#### Passage provided
--*--
A trainer learns the function f(x)=y, or weights W, of the following form to predict a label y where x is a feature vector. y=f(x)=Wx
Without a bias clause (or regularization), f(x) cannot make a hyperplane that divides (1,1) and (2,2) becuase f(x) crosses the origin point (0,0).
With bias clause b, a trainer learns the following f(x). f(x)=Wx+b Then, the predicted model considers bias existing in the dataset and the predicted hyperplane does not always cross the origin.
add_bias() of Hivemall, adds a bias to a feature vector. To enable a bias clause, use addbias() for both(important!) training and test data as follows. The bias _b is a feature of "0" ("-1" in before v0.3) by the default. See AddBiasUDF for the detail.
Note that Bias is expressed as a feature that found in all training/testing examples.
Adding a bias clause to test data
create table e2006tfidf_test_exploded as
select
rowid,
target,
split(feature,":")[0] as feature,
cast(split(feature,":")[1] as float) as value
-- extract_feature(feature) as feature, -- hivemall v0.3.1 or later
-- extract_weight(feature) as value -- hivemall v0.3.1 or later
from
e2006tfidf_test LATERAL VIEW explode(add_bias(features)) t AS feature;
Adding a bias clause to training data
create table e2006tfidf_pa1a_model as
select
feature,
avg(weight) as weight
from
(select
pa1a_regress(add_bias(features),target) as (feature,weight)
from
e2006tfidf_train_x3
) t
group by feature;
--*--
#### Information supplied
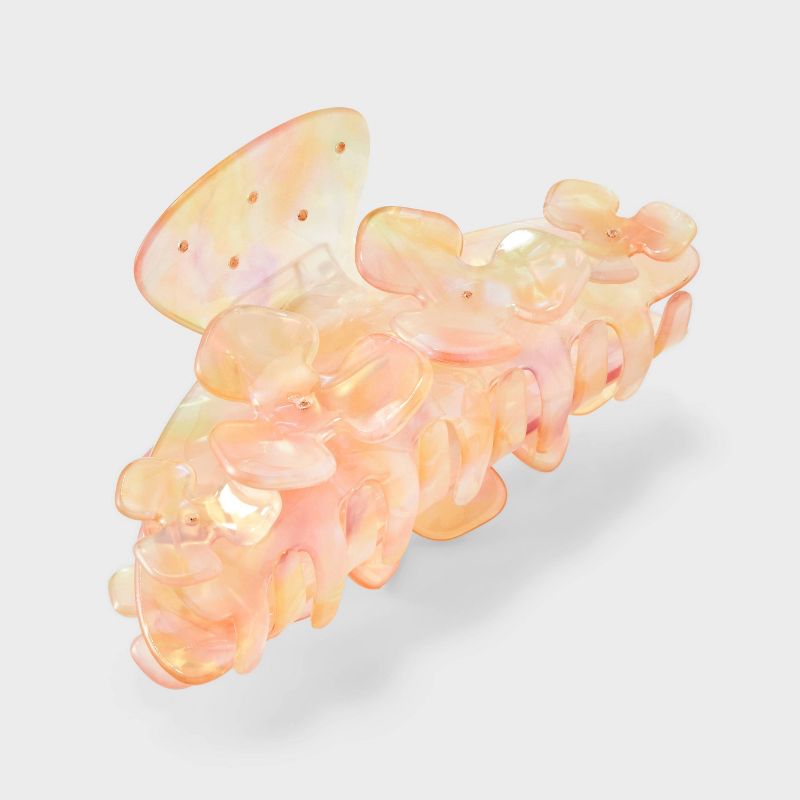 Marbled Flower Claw Hair Clip - Wild Fable&#8482; Pink/Orange, 1 of 3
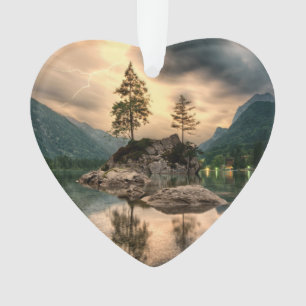 Naturreisen - Wassergebirge Landschaft Ornament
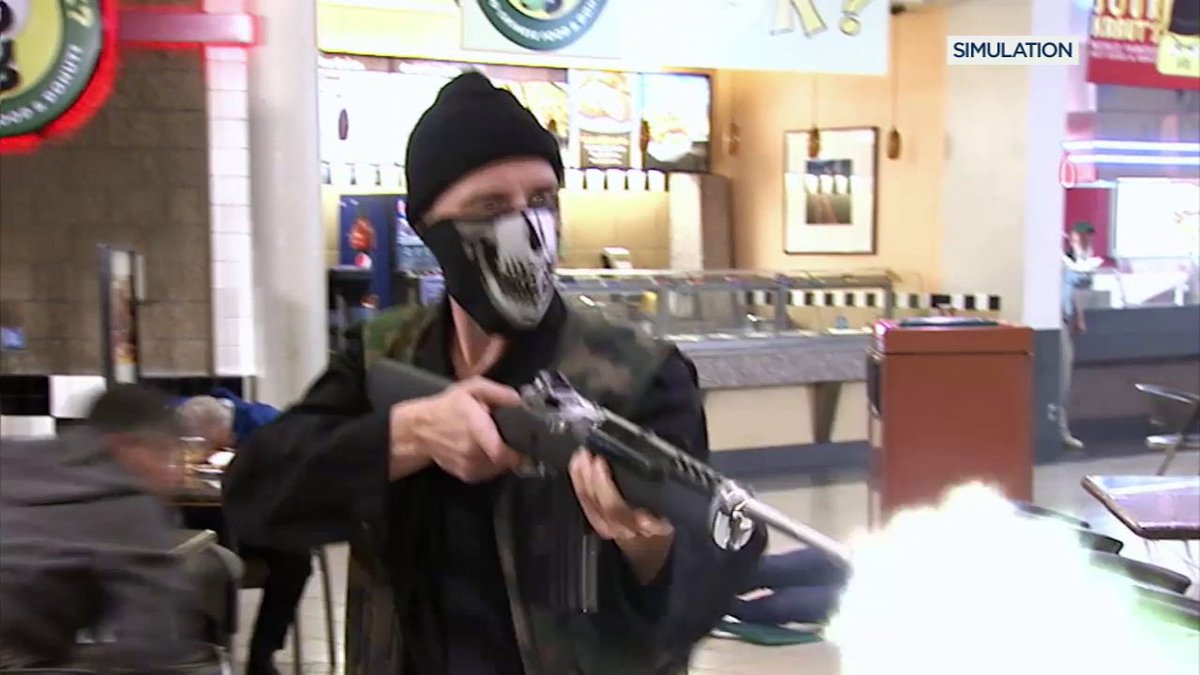 ABC7's tweet image. LASD says you have 3 options during an active shooter scenario: Run, hide or fight abc7.la/1OgS6IA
--*--
#### Work request
Reproduce everything in the Hivemall bias page above, from "A trainer learns the function" down to "origin point (0,0).", without changing a word.

#### Exercise output
A trainer learns the function f(x)=y, or weights W, of the following form to predict a label y where x is a feature vector. y=f(x)=Wx
Without a bias clause (or regularization), f(x) cannot make a hyperplane that divides (1,1) and (2,2) becuase f(x) crosses the origin point (0,0).